Rent rose 0.2% for the quarter and 0.6% for the year, according to a report emailed to Retail Dive. Asking and effective rent both rose 0.3% in the quarter, but that was down from last quarter's 0.4% rise.
Supply and demand for retail space both decelerated in the quarter, "as fewer developers build traditional neighborhood and community shopping center space," wrote Reis Senior Economist Barbara Byrne Denham. "Still, tenants are leasing stores in what is getting built as shoppers prefer the new over the old in any market."
Landlords are scrambling to fill vacant retail space and will have to scramble all the more as Forever 21 this week said it would add 178 stores to a closure count that has already surpassed last year's grim total.
Retailers so far in 2019 have closed nearly 7,300 stores, which so early in the year is not only more than 2018 but more than in any other full year, according to accounting and consulting firm BDO.
But in her report, Denham downplayed that latest loss and said the market can withstand it.
"The retail sector has withstood numerous store closings, this latest one should not deliver a big blow," she said of the fast-fashion retailer's announcement. "Retail spending remains healthy as consumer spending keeps climbing in step with job growth.
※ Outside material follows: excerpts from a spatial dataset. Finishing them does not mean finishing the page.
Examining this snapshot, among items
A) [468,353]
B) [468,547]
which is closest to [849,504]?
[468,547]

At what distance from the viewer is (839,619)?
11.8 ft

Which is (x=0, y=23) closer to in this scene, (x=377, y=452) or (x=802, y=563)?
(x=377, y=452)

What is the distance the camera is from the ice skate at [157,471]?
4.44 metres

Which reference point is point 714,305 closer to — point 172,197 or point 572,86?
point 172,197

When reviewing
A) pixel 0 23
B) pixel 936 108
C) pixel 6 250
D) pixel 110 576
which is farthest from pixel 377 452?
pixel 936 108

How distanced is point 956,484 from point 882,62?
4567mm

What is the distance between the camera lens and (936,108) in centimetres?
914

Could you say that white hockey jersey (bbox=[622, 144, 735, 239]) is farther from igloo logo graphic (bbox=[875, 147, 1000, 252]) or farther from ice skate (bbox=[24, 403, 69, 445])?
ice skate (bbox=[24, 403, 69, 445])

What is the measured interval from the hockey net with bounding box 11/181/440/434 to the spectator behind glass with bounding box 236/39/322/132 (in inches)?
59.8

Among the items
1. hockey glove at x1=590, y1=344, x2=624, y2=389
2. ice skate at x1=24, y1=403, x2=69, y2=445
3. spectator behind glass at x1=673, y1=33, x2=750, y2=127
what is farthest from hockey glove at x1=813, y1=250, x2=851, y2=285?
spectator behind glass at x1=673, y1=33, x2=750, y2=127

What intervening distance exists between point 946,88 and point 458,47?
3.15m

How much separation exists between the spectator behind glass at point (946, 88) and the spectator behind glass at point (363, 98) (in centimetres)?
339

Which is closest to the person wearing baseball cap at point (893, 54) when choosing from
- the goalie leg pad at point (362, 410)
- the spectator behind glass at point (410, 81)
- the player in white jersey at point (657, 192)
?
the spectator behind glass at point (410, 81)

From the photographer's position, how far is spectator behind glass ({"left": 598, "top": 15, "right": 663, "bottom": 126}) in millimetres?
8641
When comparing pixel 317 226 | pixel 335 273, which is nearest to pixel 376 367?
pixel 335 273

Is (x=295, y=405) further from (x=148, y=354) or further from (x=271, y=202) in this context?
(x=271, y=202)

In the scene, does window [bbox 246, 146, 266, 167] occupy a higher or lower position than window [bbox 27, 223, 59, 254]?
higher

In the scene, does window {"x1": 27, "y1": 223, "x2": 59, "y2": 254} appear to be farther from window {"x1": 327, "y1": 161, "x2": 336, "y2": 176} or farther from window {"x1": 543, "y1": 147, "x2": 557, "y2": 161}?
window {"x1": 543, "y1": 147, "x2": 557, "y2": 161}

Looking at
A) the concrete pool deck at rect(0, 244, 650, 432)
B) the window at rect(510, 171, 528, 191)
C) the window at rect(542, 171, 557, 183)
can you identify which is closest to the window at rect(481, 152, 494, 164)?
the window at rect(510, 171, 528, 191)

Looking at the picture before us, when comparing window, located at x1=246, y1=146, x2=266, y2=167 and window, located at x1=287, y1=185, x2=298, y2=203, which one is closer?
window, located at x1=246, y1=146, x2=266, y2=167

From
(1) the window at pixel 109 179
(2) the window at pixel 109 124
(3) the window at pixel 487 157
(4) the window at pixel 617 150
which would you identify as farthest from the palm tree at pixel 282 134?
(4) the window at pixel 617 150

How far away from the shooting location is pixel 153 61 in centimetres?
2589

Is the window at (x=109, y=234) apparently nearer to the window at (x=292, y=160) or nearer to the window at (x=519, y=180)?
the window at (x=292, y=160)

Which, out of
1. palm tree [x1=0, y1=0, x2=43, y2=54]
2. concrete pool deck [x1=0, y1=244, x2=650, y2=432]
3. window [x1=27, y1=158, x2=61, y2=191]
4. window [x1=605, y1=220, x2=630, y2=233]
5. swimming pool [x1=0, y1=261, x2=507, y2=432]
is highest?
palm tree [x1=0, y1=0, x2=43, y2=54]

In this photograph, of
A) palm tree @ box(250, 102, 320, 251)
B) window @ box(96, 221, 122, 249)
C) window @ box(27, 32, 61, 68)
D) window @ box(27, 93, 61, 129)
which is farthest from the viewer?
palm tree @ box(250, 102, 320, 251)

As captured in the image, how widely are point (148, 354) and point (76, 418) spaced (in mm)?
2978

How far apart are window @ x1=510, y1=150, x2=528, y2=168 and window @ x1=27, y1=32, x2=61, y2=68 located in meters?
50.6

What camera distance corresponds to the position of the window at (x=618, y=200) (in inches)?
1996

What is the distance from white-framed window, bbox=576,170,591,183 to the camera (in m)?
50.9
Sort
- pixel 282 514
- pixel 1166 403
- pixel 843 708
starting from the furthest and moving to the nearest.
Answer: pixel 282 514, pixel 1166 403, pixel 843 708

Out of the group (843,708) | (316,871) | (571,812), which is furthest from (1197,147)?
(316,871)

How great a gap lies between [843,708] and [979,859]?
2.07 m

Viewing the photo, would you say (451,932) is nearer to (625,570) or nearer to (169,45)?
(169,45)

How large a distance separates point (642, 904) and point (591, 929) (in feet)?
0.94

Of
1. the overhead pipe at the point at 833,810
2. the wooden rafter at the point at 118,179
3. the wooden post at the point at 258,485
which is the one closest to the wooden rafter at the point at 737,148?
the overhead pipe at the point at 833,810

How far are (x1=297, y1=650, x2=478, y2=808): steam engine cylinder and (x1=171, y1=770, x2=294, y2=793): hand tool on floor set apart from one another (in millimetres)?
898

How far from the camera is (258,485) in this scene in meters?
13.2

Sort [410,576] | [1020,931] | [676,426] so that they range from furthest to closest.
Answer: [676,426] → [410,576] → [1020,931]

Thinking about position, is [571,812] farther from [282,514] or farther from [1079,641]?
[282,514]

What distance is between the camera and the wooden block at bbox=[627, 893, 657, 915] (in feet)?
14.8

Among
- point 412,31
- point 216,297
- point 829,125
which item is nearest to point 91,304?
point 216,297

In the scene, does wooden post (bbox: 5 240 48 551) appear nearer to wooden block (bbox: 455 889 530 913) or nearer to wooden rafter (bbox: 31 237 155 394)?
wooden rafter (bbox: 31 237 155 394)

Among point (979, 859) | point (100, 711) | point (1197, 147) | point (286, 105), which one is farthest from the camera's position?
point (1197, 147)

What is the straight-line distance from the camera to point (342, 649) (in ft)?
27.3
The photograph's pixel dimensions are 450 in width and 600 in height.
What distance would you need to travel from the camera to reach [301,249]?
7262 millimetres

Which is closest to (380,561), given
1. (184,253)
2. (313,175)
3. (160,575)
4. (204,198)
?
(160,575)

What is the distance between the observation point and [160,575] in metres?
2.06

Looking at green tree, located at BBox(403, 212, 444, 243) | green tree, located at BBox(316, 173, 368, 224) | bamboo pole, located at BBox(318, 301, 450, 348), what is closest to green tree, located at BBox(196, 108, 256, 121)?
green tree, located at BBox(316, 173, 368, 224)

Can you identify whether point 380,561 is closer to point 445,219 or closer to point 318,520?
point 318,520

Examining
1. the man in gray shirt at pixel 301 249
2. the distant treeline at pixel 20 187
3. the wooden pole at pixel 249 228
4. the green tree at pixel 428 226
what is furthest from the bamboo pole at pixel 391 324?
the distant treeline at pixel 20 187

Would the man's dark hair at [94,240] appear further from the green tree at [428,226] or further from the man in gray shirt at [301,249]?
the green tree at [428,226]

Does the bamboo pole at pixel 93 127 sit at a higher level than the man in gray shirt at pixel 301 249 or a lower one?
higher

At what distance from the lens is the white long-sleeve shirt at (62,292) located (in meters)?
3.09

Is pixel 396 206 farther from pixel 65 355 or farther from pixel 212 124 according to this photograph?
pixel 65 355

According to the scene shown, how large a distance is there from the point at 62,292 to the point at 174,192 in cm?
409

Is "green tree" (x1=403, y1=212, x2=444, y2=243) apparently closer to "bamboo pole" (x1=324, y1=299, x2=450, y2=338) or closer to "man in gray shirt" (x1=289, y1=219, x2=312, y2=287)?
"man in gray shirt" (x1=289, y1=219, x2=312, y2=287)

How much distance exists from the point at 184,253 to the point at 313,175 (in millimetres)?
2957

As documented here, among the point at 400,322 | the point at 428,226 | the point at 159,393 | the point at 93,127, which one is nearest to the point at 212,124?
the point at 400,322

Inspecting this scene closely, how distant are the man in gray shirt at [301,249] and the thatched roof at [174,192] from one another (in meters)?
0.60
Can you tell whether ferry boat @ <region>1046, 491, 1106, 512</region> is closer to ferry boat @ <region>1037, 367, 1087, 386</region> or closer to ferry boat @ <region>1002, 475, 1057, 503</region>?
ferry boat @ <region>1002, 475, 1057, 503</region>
In short, the retail sector is poised to continue to grow at the current slow but steady rate."
The report seems to underscore that regional malls are doing worse compared to strip-style centers. Such malls have traditionally been anchored by department stores, which have been falling like dominoes. Sears, J.C. Penney and Macy's have also exited malls as they shuttered hundreds of locations in the past few years.
Their departures have fed a vicious cycle, where the resulting traffic decline hurts other mall tenants, which in turn close or open their hands to re-negotiate rents. "Many malls now have only one, maybe two anchors, where they once had three or more," Keith Jelinek, Managing Director at Berkeley Research Group, told Retail Dive in an interview. Traditional malls are less convenient to shop than community strip centers, at a time when consumers are pressed for time and anxious for convenience, he also said.
That has prompted the likes of GNC and even Gap to consider those strip-style locations, where traffic is fairly low but conversion often higher.
Still, many landlords are finding new tenants, though not always retailers. Movie theaters, doctor's offices and municipal motor vehicle departments are increasingly found in malls, Jelinek said. In some areas, churches have also started taking over anchor locations or even entire malls.
While how much that helps retail remains an open question, it could be helping support rent in some areas. "Although retail store closures and bankruptcies still dominate the news, the overall retail property statistics have held steady as new users fill vacated space of large department stores," according to the Reis report.